Brief ->
Going line by line through the entries, count those containing "Wales" and state only the result.

(Collected data)
--------------------------------------------------

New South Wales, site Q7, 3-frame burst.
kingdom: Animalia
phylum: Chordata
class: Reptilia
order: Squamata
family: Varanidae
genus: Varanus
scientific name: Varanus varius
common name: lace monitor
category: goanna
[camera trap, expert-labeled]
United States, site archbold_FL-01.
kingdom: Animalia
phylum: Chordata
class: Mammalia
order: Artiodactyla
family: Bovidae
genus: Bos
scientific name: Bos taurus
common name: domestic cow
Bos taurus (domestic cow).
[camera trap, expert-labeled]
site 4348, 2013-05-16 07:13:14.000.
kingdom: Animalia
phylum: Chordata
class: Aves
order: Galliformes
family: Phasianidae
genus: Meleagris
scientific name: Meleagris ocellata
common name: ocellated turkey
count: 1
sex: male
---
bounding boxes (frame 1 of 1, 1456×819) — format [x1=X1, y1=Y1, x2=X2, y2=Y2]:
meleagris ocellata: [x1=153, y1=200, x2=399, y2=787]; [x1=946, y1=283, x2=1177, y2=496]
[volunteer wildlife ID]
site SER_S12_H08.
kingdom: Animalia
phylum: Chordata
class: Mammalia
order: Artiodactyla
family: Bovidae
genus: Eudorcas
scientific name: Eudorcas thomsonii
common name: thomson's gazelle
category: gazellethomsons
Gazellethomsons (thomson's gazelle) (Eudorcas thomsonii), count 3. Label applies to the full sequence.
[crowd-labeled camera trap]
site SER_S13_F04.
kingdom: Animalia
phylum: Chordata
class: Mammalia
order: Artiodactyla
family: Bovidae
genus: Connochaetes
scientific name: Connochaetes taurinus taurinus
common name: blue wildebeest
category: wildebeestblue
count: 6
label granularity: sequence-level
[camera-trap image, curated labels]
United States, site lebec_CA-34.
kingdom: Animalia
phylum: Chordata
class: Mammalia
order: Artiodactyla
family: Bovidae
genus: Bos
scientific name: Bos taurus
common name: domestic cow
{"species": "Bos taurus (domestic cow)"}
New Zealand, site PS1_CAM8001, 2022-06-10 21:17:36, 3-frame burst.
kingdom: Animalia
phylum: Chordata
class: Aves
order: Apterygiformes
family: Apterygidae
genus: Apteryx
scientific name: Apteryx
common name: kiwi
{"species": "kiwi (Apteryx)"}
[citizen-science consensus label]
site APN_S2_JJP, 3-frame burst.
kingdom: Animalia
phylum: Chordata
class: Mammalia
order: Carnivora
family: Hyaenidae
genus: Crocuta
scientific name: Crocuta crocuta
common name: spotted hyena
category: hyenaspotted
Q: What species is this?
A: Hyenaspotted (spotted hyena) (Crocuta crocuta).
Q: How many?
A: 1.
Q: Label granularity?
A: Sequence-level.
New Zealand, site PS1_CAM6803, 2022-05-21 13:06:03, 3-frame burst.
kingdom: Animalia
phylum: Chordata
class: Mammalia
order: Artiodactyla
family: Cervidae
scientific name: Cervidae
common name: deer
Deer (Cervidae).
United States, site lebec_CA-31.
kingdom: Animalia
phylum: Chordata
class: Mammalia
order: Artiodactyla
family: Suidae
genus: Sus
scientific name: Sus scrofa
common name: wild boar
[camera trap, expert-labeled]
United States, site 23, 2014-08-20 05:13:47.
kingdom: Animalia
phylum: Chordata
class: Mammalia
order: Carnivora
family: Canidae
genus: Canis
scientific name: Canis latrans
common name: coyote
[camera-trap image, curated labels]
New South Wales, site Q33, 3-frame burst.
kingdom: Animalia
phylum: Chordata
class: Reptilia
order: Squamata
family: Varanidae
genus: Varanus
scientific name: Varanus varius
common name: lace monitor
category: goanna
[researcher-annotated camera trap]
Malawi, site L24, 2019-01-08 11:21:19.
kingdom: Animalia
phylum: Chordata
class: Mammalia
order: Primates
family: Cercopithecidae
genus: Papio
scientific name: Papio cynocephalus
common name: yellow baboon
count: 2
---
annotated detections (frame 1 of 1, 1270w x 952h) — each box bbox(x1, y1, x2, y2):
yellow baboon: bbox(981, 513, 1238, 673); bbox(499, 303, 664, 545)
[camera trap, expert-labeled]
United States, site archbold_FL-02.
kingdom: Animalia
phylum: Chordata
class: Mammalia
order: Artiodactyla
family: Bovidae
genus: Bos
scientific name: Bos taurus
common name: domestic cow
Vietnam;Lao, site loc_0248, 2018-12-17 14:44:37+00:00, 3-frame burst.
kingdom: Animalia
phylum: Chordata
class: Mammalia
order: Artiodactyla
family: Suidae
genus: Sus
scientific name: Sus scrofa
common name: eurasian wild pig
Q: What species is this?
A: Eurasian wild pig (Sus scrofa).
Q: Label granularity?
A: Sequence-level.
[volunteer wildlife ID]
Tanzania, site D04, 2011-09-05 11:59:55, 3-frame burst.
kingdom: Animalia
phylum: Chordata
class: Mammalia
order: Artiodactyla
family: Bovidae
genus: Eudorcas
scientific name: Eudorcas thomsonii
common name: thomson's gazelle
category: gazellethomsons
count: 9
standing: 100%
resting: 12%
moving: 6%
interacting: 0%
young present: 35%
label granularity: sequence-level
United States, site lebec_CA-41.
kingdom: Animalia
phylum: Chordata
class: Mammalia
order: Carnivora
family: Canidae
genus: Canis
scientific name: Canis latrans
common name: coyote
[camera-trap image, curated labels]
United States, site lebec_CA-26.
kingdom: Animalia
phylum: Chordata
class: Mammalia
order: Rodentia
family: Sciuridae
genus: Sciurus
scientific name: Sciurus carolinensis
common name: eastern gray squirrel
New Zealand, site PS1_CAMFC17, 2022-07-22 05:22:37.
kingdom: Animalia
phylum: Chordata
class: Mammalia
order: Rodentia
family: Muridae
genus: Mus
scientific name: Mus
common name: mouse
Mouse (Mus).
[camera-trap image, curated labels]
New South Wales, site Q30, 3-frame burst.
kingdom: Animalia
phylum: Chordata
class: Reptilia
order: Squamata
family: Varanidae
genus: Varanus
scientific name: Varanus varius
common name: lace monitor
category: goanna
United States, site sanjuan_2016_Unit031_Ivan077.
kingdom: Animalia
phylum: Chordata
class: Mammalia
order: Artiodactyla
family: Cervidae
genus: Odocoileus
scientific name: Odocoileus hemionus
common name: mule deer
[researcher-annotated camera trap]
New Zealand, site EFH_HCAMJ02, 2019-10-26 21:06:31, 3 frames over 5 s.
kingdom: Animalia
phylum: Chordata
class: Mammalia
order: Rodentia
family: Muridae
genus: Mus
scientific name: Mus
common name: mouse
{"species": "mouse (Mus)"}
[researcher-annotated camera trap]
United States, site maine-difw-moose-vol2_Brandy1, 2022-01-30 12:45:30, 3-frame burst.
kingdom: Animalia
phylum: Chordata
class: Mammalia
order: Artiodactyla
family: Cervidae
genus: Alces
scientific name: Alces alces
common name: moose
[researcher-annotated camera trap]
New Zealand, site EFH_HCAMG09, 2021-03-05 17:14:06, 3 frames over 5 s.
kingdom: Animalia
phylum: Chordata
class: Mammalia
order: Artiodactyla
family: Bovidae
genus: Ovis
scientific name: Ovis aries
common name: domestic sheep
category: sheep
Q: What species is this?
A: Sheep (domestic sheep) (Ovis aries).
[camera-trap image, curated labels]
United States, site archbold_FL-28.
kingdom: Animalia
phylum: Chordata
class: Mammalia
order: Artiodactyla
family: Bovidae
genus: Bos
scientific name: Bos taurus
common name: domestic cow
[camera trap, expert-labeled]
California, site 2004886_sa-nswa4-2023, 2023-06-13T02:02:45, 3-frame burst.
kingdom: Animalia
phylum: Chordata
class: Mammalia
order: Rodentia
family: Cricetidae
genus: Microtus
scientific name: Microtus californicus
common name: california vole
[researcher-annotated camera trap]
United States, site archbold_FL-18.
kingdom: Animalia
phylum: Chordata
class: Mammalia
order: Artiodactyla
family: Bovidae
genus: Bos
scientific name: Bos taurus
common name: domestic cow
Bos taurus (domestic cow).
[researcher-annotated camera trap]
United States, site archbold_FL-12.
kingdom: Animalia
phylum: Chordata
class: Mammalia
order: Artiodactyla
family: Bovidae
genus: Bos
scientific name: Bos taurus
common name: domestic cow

--------------------------------------------------

Response to this task ->
3